EXERCISE AIM → Transcribe precisely those lines of the listing that fall between the line containing "How far from the camera is" and the last line, inclusive of both.

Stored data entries
>> start

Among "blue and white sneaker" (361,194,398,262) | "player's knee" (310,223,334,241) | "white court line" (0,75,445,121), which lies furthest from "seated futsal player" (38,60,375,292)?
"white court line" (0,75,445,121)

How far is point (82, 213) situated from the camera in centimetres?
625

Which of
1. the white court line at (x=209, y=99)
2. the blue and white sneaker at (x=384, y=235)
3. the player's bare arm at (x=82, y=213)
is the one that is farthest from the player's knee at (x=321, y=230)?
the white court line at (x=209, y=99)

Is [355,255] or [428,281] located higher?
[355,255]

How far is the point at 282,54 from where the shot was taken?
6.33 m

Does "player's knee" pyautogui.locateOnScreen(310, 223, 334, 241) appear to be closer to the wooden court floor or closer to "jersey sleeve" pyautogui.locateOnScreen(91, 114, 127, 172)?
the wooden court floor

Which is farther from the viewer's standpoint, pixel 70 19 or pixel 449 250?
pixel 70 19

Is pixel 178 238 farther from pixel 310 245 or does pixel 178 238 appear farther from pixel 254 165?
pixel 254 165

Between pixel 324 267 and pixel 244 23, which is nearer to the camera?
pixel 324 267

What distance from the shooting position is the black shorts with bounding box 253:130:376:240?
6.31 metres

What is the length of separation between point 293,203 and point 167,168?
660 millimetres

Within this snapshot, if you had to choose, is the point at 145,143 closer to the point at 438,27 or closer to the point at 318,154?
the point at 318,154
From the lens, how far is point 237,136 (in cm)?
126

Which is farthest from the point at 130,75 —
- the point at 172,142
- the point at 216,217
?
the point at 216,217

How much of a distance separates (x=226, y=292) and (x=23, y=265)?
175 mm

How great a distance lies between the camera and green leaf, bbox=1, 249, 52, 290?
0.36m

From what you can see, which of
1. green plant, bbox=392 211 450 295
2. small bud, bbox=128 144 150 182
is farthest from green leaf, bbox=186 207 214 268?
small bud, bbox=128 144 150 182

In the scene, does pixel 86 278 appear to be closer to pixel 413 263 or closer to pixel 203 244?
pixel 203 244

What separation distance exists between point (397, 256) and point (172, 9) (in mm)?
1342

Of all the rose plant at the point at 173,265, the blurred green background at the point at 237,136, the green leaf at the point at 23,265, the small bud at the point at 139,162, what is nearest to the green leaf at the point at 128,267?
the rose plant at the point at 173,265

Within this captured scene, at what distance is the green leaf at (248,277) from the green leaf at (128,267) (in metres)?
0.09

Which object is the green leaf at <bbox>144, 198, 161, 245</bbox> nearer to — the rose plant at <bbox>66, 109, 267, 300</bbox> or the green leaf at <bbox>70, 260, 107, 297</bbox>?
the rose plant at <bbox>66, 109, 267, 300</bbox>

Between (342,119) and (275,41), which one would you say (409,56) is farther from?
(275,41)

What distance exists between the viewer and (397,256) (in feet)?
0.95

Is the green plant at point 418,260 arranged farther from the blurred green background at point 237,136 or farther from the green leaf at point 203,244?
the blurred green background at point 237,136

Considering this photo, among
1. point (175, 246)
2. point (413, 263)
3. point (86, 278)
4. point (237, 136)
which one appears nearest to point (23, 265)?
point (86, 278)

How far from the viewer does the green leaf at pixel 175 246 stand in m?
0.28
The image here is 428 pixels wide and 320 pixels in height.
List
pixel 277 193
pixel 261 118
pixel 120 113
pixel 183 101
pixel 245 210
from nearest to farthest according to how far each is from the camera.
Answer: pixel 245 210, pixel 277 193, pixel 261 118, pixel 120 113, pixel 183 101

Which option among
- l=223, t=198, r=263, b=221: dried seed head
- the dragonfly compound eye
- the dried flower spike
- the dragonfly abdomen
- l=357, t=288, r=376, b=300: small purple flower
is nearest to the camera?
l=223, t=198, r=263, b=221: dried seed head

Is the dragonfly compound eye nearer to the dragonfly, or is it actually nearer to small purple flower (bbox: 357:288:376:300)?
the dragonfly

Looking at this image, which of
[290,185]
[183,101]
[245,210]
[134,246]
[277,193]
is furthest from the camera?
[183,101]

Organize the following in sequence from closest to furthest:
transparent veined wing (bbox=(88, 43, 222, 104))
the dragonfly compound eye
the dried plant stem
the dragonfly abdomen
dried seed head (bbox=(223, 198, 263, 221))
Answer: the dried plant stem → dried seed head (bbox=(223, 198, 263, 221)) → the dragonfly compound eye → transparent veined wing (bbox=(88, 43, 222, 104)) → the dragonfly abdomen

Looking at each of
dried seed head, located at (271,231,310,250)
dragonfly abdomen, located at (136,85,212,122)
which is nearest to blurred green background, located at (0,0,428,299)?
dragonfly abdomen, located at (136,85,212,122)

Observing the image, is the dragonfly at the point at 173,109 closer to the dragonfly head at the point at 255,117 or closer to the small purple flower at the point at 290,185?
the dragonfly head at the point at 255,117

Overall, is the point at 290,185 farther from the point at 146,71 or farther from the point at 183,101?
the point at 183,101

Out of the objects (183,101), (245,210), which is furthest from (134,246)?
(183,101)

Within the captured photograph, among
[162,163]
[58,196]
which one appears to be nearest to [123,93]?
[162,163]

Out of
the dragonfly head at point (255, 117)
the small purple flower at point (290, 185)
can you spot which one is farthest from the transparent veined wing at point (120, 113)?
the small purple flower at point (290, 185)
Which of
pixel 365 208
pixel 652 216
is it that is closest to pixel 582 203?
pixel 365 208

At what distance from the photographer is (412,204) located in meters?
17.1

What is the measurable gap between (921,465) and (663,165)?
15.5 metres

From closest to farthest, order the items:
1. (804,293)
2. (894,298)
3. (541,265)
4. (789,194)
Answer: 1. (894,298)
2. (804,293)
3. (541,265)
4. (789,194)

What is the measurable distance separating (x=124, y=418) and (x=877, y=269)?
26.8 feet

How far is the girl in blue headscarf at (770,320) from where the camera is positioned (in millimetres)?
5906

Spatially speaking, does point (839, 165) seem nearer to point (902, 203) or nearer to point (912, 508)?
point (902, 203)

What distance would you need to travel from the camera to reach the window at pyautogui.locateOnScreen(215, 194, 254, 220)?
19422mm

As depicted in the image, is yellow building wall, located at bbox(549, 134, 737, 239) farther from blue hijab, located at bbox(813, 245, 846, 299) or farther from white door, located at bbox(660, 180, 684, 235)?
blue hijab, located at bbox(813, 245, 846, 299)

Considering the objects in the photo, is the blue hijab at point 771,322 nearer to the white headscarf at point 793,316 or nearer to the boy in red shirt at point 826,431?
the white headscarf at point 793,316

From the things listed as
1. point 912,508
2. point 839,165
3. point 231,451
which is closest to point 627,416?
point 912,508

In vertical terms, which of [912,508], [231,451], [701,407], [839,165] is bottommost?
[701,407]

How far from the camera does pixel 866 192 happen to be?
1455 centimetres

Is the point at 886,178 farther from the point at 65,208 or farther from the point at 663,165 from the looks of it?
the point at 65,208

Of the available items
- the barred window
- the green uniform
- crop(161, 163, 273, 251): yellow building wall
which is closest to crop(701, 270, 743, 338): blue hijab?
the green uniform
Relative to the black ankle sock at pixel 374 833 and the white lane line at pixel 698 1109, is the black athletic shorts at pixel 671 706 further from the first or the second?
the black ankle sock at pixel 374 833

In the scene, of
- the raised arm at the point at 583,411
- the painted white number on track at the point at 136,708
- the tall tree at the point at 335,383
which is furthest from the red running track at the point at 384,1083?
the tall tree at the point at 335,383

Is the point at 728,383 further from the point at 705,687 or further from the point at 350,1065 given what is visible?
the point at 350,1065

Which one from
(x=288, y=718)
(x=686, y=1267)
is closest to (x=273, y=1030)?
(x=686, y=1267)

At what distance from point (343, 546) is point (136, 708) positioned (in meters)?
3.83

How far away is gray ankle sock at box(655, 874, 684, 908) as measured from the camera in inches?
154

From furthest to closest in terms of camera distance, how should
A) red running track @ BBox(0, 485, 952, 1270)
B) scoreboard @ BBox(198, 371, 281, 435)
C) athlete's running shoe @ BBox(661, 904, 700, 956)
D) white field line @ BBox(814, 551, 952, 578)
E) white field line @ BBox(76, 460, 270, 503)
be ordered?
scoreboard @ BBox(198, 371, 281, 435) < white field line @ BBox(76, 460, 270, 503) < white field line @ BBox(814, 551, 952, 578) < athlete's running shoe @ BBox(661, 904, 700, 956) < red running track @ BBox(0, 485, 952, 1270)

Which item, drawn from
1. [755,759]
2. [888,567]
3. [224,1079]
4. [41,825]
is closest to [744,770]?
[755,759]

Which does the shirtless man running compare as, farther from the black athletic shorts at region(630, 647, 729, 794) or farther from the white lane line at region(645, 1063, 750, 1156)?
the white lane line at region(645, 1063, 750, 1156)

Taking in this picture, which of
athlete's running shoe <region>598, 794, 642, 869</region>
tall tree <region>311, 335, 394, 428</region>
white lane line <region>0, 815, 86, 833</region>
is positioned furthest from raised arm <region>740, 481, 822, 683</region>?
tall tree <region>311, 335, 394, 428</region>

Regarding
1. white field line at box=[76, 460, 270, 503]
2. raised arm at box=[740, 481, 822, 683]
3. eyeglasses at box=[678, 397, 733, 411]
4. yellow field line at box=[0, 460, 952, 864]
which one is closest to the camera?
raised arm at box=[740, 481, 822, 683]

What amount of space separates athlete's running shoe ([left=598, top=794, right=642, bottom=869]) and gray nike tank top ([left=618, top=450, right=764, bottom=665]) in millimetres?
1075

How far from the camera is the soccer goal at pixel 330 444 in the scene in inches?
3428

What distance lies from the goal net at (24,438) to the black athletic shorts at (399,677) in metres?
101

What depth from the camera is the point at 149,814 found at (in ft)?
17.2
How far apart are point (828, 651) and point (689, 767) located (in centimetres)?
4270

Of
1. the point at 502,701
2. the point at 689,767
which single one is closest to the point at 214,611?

>> end

SOLUTION →
How far from the camera is the soccer goal at pixel 330 444 in the scene in inches?
3428

What distance lies from the goal net at (24,438) to the black athletic shorts at (399,677) in metres?
101

What depth from the camera is the point at 149,814 found at (in ft)?
17.2
How far apart are point (828, 651) and point (689, 767) located (in centimetres)?
4270

Of
1. the point at 502,701
2. the point at 689,767
which single one is closest to the point at 214,611?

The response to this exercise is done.